Supplied records:
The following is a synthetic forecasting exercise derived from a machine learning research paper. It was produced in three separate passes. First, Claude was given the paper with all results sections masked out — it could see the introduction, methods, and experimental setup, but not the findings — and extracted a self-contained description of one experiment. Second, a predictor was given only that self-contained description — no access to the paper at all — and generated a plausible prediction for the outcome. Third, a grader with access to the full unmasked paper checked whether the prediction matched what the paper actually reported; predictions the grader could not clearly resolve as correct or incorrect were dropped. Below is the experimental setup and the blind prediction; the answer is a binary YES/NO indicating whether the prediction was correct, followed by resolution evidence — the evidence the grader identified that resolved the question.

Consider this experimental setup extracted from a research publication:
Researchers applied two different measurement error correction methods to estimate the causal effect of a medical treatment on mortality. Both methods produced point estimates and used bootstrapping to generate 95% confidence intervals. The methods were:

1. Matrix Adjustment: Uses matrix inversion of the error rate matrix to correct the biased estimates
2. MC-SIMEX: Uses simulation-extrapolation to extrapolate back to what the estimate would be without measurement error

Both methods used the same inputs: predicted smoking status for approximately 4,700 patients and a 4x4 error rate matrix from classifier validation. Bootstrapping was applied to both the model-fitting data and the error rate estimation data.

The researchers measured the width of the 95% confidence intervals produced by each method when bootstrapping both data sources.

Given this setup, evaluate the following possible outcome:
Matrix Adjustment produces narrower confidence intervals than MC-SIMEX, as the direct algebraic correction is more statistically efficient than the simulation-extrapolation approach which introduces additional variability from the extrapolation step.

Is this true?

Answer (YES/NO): NO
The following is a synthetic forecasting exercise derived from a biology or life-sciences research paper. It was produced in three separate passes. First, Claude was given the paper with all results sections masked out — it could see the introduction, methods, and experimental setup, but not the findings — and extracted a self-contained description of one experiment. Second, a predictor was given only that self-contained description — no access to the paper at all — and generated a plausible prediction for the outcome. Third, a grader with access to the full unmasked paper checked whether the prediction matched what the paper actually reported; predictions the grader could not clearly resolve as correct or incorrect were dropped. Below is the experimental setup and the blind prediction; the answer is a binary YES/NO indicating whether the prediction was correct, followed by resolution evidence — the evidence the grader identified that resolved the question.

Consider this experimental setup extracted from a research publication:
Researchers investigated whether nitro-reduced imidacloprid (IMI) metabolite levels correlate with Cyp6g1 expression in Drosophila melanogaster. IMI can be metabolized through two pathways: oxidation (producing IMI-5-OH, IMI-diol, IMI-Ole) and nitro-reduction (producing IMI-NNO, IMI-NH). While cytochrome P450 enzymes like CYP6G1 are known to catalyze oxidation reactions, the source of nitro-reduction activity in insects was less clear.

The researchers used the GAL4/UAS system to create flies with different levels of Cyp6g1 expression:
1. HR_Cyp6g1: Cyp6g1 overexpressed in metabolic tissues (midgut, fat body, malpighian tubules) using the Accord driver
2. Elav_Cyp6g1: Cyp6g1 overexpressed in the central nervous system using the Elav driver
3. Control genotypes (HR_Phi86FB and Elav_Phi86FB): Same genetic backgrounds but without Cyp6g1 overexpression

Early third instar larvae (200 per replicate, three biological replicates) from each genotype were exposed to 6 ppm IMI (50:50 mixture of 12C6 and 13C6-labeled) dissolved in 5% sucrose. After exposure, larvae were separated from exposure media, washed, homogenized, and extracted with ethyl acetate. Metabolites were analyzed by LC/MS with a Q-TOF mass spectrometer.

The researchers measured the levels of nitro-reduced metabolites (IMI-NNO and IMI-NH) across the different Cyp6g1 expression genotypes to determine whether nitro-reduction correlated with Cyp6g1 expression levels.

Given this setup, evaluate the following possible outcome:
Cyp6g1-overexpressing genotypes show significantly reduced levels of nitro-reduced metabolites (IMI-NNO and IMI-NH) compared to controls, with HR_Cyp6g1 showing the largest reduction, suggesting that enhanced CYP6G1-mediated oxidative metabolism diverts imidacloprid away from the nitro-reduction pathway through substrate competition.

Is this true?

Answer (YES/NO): NO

What is being asked: Copy every record exactly as presented.

Result of this task:
The following is a synthetic forecasting exercise derived from a machine learning research paper. It was produced in three separate passes. First, Claude was given the paper with all results sections masked out — it could see the introduction, methods, and experimental setup, but not the findings — and extracted a self-contained description of one experiment. Second, a predictor was given only that self-contained description — no access to the paper at all — and generated a plausible prediction for the outcome. Third, a grader with access to the full unmasked paper checked whether the prediction matched what the paper actually reported; predictions the grader could not clearly resolve as correct or incorrect were dropped. Below is the experimental setup and the blind prediction; the answer is a binary YES/NO indicating whether the prediction was correct, followed by resolution evidence — the evidence the grader identified that resolved the question.

Consider this experimental setup extracted from a research publication:
Researchers applied two different measurement error correction methods to estimate the causal effect of a medical treatment on mortality. Both methods produced point estimates and used bootstrapping to generate 95% confidence intervals. The methods were:

1. Matrix Adjustment: Uses matrix inversion of the error rate matrix to correct the biased estimates
2. MC-SIMEX: Uses simulation-extrapolation to extrapolate back to what the estimate would be without measurement error

Both methods used the same inputs: predicted smoking status for approximately 4,700 patients and a 4x4 error rate matrix from classifier validation. Bootstrapping was applied to both the model-fitting data and the error rate estimation data.

The researchers measured the width of the 95% confidence intervals produced by each method when bootstrapping both data sources.

Given this setup, evaluate the following possible outcome:
Matrix Adjustment produces narrower confidence intervals than MC-SIMEX, as the direct algebraic correction is more statistically efficient than the simulation-extrapolation approach which introduces additional variability from the extrapolation step.

Is this true?

Answer (YES/NO): NO
The following is a synthetic forecasting exercise derived from a biology or life-sciences research paper. It was produced in three separate passes. First, Claude was given the paper with all results sections masked out — it could see the introduction, methods, and experimental setup, but not the findings — and extracted a self-contained description of one experiment. Second, a predictor was given only that self-contained description — no access to the paper at all — and generated a plausible prediction for the outcome. Third, a grader with access to the full unmasked paper checked whether the prediction matched what the paper actually reported; predictions the grader could not clearly resolve as correct or incorrect were dropped. Below is the experimental setup and the blind prediction; the answer is a binary YES/NO indicating whether the prediction was correct, followed by resolution evidence — the evidence the grader identified that resolved the question.

Consider this experimental setup extracted from a research publication:
Researchers investigated whether nitro-reduced imidacloprid (IMI) metabolite levels correlate with Cyp6g1 expression in Drosophila melanogaster. IMI can be metabolized through two pathways: oxidation (producing IMI-5-OH, IMI-diol, IMI-Ole) and nitro-reduction (producing IMI-NNO, IMI-NH). While cytochrome P450 enzymes like CYP6G1 are known to catalyze oxidation reactions, the source of nitro-reduction activity in insects was less clear.

The researchers used the GAL4/UAS system to create flies with different levels of Cyp6g1 expression:
1. HR_Cyp6g1: Cyp6g1 overexpressed in metabolic tissues (midgut, fat body, malpighian tubules) using the Accord driver
2. Elav_Cyp6g1: Cyp6g1 overexpressed in the central nervous system using the Elav driver
3. Control genotypes (HR_Phi86FB and Elav_Phi86FB): Same genetic backgrounds but without Cyp6g1 overexpression

Early third instar larvae (200 per replicate, three biological replicates) from each genotype were exposed to 6 ppm IMI (50:50 mixture of 12C6 and 13C6-labeled) dissolved in 5% sucrose. After exposure, larvae were separated from exposure media, washed, homogenized, and extracted with ethyl acetate. Metabolites were analyzed by LC/MS with a Q-TOF mass spectrometer.

The researchers measured the levels of nitro-reduced metabolites (IMI-NNO and IMI-NH) across the different Cyp6g1 expression genotypes to determine whether nitro-reduction correlated with Cyp6g1 expression levels.

Given this setup, evaluate the following possible outcome:
Cyp6g1-overexpressing genotypes show significantly reduced levels of nitro-reduced metabolites (IMI-NNO and IMI-NH) compared to controls, with HR_Cyp6g1 showing the largest reduction, suggesting that enhanced CYP6G1-mediated oxidative metabolism diverts imidacloprid away from the nitro-reduction pathway through substrate competition.

Is this true?

Answer (YES/NO): NO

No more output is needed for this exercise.